Vorgegebener Text —
|---|
21.09.2003

TOUR DIARY – 19.09.03 | BAD SAULGAU, Stadtforum, Tonkunstfestival

Bereits zu der Zeit, als COLESLAW noch Zukunftsmusik war, hatten Nippel und Jojo (damals noch mit Cornelius Reinhardt und Lorenz Wortmann) in der Band der Jugendkunstschule gespielt. Im Jahr 2000 war es zur ersten Zusammenarbeit mit dem Streichorchester gekommen: Im Rahmen des Jahreskonzerts der Jugendmusikschule Bad Saulgau hatten wir den METALLICA-Klassiker „Nothing else matters“ gespielt. Schon damals hatte Gitarrenlehrer Friedbert „Fribbe“ Reuter die Orchesterpartituren für den Song arrangiert. In den folgenden beiden Jahren waren noch einzelne Songs hinzu gekommen, die im Rahmen besonderer Konzerte aufgeführt wurden. Neben dem bereits erwähnten „Nothing else matters“ waren dies „Eleanor Rigby“ von THE BEATLES, „Take a look at my heart“ von KIERAN GOSS sowie „No leaf clover“ von METALLICA. Als COLESLAW hatten wir schließlich noch beim Jahreskonzert 2002 „Back to you“ von Bryan Adams präsentiert, wobei Corny Reinhardt den Bass und Christoph Seitz das Klavier (Verzeihung, ich meinte den Flügel!) übernommen hatte. Eigentlich hatten wir (vor allem Fribbe) schon immer im Hinterkopf, das Ganze mal größer aufzuziehen und ein abendfüllendes Konzert zusammen mit dem Orchester zu spielen.
|---|
[Einträge aus einer Sammlung]
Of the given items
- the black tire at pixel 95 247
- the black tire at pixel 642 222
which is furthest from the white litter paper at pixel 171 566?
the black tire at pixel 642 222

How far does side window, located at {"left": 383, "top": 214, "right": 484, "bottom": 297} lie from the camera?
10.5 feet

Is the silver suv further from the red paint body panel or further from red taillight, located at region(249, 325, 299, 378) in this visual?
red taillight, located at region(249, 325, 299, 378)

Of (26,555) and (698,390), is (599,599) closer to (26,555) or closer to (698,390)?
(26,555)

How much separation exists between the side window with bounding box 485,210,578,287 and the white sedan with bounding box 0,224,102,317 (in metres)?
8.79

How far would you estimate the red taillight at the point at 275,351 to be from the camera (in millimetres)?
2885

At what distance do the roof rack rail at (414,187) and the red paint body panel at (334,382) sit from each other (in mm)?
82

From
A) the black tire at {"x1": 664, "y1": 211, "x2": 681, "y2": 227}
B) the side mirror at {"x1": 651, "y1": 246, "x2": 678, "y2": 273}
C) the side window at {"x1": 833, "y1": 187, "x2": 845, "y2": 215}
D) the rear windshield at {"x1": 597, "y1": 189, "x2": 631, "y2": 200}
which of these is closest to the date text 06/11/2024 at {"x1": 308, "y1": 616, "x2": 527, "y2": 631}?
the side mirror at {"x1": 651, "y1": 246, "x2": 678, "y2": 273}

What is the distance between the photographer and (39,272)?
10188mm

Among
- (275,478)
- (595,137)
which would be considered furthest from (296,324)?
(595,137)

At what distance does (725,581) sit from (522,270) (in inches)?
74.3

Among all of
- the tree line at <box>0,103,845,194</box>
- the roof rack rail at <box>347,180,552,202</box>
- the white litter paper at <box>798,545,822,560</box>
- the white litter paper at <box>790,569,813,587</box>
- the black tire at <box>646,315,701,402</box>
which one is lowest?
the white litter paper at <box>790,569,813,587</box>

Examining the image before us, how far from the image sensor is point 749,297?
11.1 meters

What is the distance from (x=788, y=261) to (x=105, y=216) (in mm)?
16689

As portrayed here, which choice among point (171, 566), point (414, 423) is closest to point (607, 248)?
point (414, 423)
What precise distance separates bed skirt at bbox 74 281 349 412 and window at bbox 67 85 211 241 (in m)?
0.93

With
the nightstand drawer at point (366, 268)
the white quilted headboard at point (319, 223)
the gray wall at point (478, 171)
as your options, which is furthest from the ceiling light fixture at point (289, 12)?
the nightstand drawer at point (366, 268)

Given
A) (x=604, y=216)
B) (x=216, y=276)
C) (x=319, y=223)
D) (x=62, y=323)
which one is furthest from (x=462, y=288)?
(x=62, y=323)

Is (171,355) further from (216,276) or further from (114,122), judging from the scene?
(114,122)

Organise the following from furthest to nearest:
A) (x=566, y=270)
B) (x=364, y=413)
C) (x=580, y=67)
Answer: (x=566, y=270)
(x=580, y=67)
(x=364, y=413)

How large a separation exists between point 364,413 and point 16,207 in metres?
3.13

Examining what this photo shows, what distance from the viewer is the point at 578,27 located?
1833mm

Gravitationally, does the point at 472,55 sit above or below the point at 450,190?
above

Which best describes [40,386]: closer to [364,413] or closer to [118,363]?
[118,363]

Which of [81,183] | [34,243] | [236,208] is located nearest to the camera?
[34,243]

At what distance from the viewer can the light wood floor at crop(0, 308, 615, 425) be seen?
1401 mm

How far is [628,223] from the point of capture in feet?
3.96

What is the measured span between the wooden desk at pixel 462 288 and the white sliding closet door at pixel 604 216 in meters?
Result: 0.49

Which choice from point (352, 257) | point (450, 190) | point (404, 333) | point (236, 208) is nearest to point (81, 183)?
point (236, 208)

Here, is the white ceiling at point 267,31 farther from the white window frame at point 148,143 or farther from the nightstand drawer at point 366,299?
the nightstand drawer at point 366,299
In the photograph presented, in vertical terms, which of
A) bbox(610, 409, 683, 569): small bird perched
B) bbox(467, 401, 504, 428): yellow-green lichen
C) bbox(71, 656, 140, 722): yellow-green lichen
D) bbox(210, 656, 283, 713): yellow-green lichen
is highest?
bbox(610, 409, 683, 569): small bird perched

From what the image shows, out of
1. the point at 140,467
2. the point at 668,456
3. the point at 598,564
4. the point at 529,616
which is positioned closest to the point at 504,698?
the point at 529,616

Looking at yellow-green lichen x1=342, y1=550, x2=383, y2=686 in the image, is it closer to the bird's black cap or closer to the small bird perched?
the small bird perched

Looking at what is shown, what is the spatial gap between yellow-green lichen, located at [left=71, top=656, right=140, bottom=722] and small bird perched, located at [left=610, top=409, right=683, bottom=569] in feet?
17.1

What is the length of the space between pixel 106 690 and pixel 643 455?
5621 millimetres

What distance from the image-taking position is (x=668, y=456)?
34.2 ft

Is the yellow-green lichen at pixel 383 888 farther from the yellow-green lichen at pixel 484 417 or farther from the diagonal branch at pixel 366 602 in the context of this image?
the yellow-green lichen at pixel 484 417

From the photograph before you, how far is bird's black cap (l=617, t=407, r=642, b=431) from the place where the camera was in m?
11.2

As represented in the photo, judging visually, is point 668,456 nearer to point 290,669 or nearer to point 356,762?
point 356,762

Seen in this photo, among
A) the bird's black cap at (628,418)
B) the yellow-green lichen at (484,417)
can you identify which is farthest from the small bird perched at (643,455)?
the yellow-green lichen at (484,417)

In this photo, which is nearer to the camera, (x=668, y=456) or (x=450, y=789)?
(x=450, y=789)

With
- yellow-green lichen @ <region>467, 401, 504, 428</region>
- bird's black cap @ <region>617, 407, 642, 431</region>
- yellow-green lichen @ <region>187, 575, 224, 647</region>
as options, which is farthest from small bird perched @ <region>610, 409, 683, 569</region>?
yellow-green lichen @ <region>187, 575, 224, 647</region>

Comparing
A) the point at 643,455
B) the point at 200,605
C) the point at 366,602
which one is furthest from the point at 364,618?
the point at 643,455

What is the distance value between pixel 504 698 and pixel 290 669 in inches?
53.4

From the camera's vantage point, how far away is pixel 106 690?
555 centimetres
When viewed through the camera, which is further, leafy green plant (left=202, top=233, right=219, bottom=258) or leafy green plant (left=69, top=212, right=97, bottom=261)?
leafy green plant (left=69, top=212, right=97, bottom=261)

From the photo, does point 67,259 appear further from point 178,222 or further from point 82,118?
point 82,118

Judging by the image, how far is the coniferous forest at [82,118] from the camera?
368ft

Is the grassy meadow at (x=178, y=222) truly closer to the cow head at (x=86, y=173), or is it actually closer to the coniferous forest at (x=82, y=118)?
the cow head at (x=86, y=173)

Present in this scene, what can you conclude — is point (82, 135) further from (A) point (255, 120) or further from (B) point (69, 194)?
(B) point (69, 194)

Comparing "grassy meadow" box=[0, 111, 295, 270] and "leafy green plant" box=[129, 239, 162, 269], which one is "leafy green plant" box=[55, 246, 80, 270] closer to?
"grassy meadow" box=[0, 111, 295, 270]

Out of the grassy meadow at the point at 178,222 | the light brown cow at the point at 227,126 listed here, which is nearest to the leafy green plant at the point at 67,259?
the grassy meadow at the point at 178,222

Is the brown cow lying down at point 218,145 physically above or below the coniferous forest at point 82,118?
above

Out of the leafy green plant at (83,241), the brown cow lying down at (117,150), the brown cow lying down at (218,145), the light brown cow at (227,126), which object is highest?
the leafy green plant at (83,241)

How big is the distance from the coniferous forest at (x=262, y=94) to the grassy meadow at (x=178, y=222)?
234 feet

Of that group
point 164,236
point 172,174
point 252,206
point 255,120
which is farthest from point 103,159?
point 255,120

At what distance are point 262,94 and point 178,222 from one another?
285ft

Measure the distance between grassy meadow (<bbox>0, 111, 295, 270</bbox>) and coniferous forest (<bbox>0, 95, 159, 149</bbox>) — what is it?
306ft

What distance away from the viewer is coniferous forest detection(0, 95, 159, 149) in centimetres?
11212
|---|
Die Aufgabe — Gib den Tagebucheintrag über die Zusammenarbeit mit dem Streichorchester von oben vollständig und Wort für Wort wieder.

Gelöste Aufgabe —
21.09.2003

TOUR DIARY – 19.09.03 | BAD SAULGAU, Stadtforum, Tonkunstfestival

Bereits zu der Zeit, als COLESLAW noch Zukunftsmusik war, hatten Nippel und Jojo (damals noch mit Cornelius Reinhardt und Lorenz Wortmann) in der Band der Jugendkunstschule gespielt. Im Jahr 2000 war es zur ersten Zusammenarbeit mit dem Streichorchester gekommen: Im Rahmen des Jahreskonzerts der Jugendmusikschule Bad Saulgau hatten wir den METALLICA-Klassiker „Nothing else matters“ gespielt. Schon damals hatte Gitarrenlehrer Friedbert „Fribbe“ Reuter die Orchesterpartituren für den Song arrangiert. In den folgenden beiden Jahren waren noch einzelne Songs hinzu gekommen, die im Rahmen besonderer Konzerte aufgeführt wurden. Neben dem bereits erwähnten „Nothing else matters“ waren dies „Eleanor Rigby“ von THE BEATLES, „Take a look at my heart“ von KIERAN GOSS sowie „No leaf clover“ von METALLICA. Als COLESLAW hatten wir schließlich noch beim Jahreskonzert 2002 „Back to you“ von Bryan Adams präsentiert, wobei Corny Reinhardt den Bass und Christoph Seitz das Klavier (Verzeihung, ich meinte den Flügel!) übernommen hatte. Eigentlich hatten wir (vor allem Fribbe) schon immer im Hinterkopf, das Ganze mal größer aufzuziehen und ein abendfüllendes Konzert zusammen mit dem Orchester zu spielen.